So I topped off the tank, pads, tires, oil, and set out for an all-too-seldom b5 s4 drive -- been down for wtf turbo/timingbelt issues for most of the last few years. Car rips, 034 tune stage 3 on 91 craptane -- the smoothest tune I've had since stock (build). felt great in the canyons, cold, 40degrees, patches of frosty runnoff around.
handling:
great, I've got the car rotating quite nicely in the corners, although takes a bit to get used to the awd again, the center diff setup on our cars is difficult to predict right out of the box -- if you pin it too early, when the car's loaded up in the front, you get push, but on exit, with the 4-1, you can put all she can eat in and only the slightest rear spinup.
then I got to the skidpad, came in, brakes glowing, pulled the fun lever at 40-50 mph, got sideways, fed in the power as I stopped countersteering and turned the steering wheels straightish, the front end began to push as I popped the clutch, so I turned the wheel more into the turn (opposite of countersteer) and fed in some go juice. The front inside tire lit up like a christmas tree. Repeated a few times, could even smell the brakes from the 'EDL' trying to slow the wheelspin on the inside front. I need a front diff, and/or a better center diff. The only thing allowing me to do continuous donuts is re-initiating with the e-brake.

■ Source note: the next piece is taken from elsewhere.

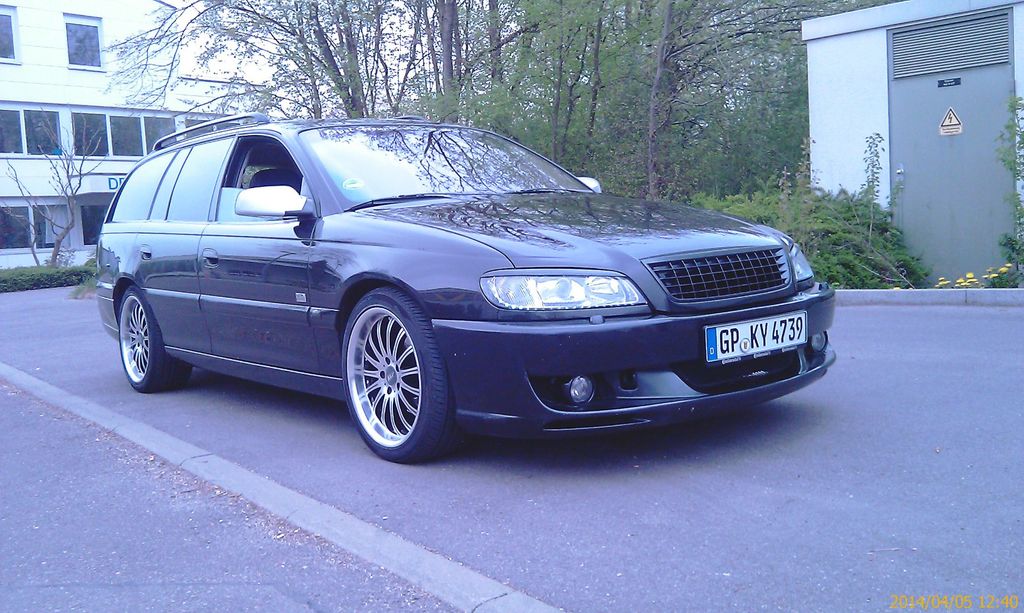 Opel Omega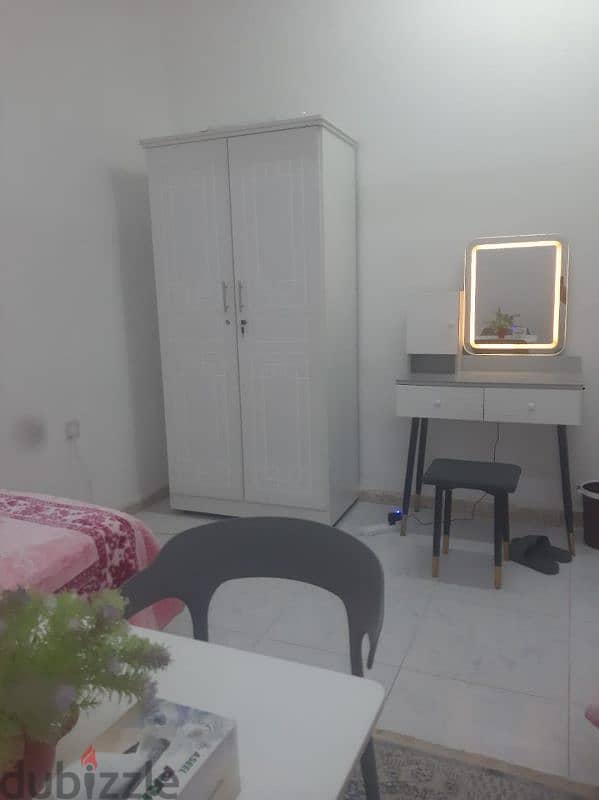 room for rent monthly in Al Khuwair - very good area 2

I took a subaru sti '06 through the paces earlier this month, and the diff system was far better sorted... I could drift for days. It seems a front LSD may be required for my driving style, but I'm not certain if that would fully resolve the issue. One thing is certain, in that post about Farah's review (page 7), I went into some of the details about how our diff system works. And while for most driving, it doesn't matter -- but when you push the car beyond its limits, the open diff system is just bleeding power into the atmosphere, and only the braking system is preventing the spinup from getting worse (it was so bad I smelled brakepad, but this just puts heat in the brakes while simulating load to the center diff, allowing slightly more power to transfer rearward; but ultimately, this is a half-assed patch that ultimately ruins the drive as I wasn't planning on stopping and my brakes were already glowing on entry).
*edit* contributing factors: front tires were probably already a little cooked from the drive before i started drifting, front camber may reduce contact patch of inside front. regardless, i've always had the complaint that under power the car tends to send too much power to the front.
The 4:1 only helps late corner exit -- otherwise it has zero impact.
the rear LSD helps a ton. but under extreme driving, be it drifting or rallying, the front needs an LSD as well.
I wonder if the Type 3 Torsen center diffs like that on the later audis can be fitted somehow... or maybe the R8 style viscous coupling (primarily rwd bias, which is what I want). I've heard that the ALM guys were running a welded center... if anyone has any ideas on this stuff let me know (yes i'm aware of the 944 parts used to convert to RWD, not interested in RWD on this platform).